Y es que, son muchas las ocasiones
en las que hay que hacer de la necesidad virtud. Situaciones en las que en lugar
de decir no a algo que no se considera conveniente, se aprovecha para corregir
un comportamiento que se considera poco adecuado o innecesario. Una actitud
loable, sin duda, no sólo por el sacrificio que requiere, sino porque redunda
en bien de personas a las que queremos, como son los hijos.
Ahora bien, que sea una
actitud loable, no quiere decir que tenga que ser utilizada por los poderes
públicos en su relación con los ciudadanos. Por decirlo de manera más simple,
es inadmisible que el poder político trate a los ciudadanos como menores de
edad. Si nadie me dice otra cosa, la relación del Poder con los administrados
debe ser de servicio, dado que son estos quienes eligen a sus representantes
para esa función. Por eso es inadmisible que nada menos que todo un Presidente
del República Francesa, diga públicamente que va a perseguir con saña a quienes
no se sometan ponerse a una vacuna. Las vacunas, las medicinas y las
intervenciones quirúrgicas son opciones privadas a las que cada uno tiene
derecho y se somete en función de sus necesidades, sus apetencias o sus posibilidades.
Es verdad que habrá quien argumente que, si no
te quieres vacunar, luego no debes ser atendido si caes enfermo. Pero no dicen
que si conduces borracho no debes ser atendido en urgencias después de un
accidente; que si frecuentas los prostíbulos no debes ser tratado con
penicilina; que si te pierdes en el monte escalando, no debes ser rescatado por
un helicóptero; que si consumes cocaína, no debes recibir atención en caso de
infarto; que si no te vacunas de la triple vírica no puedes ser curado en caso
de contraer el sarampión, la rubeola o las paperas; o que si engordas más de la
cuenta, no debes recibir tratamiento contra el exceso de azúcar. Si llegamos a
aceptar que sea el Estado quien determine lo que podemos comer, podemos beber y
podemos hacer, habremos entrado en la dictadura perfecta, que es la que entra
en tu intimidad, en tu casa y en tu cama.

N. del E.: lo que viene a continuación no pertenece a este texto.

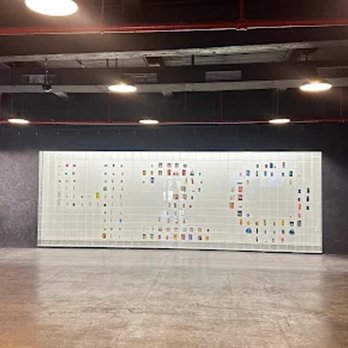 RNR Dispensary - Cannabis Dispensaries Near Me - Brooklyn, New York RNR Dispensary - Cannabis Dispensaries Near Me - Brooklyn, New York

Y eso hoy, que se sepa, solo existe
en China, Corea, Cuba y algún país más. Pero parece que a los bien pensantes
eurócratas no les parece una mala idea.
Primero nos dijeron que era una
crisis sanitaria en una desconocida ciudad china. Cuando aquello se extendió,
nos dijeron que no era probable que saliera de China. Cuando se extendió por
Asia, dijeron que estaba controlado. Cuando llegó África dijeron que no saldría
de allí. Cuando llegó a Europa, que no hacían falta mascarillas y que se podía
viajar tranquilamente. Cuando nos encerraron en casa, dijeron que era legal
suspender el derecho a la libre circulación, e incluso sancionar a quien la
policía señalara. Es decir, se aprobaron leyes de excepción y se cerró el
Parlamento. El único precedente de cerrar un parlamento en Europa era el de
Hitler, cuando cerró el Reichstag y posteriormente le prendió fuego. Después
nos dijeron que podíamos salir, pero no juntarnos. Luego, que no podíamos ir a
los bares, a los teatros ni a trabajar. Luego que sí podíamos ir a trabajar,
pero no a los bares. Después dijeron que, si nos vacunábamos el cincuenta por
ciento de la población, la cosa estaba hecha. Después que el setenta, después
que el ochenta y después que el noventa. Cuando nos vacunamos el noventa por
ciento, nos dijeron que es que era otra variante... y en todos los casos las
autoridades, como en cualquier dictadura, contaron con el apoyo inestimable de
la “policía de los balcones”: los ciudadanos “ejemplares” que denuncian a sus
vecinos ante la autoridad protectora.
Lo malo es que esa autoridad
no es protectora como la de los padres, ni nos vigila, nos prohíbe o nos
sanciona porque nos quiere y quiere lo mejor para nosotros. No, no es que el
COVID sean los padres, es que hay quien se cree que puede tratarnos como nos
trataban nuestros padres, pero sin darnos nada a cambio. Me temo que es una
cuestión de dominio, de control puro y duro y que tiene mal arreglo: como siempre
nos callamos, siempre dan un paso más.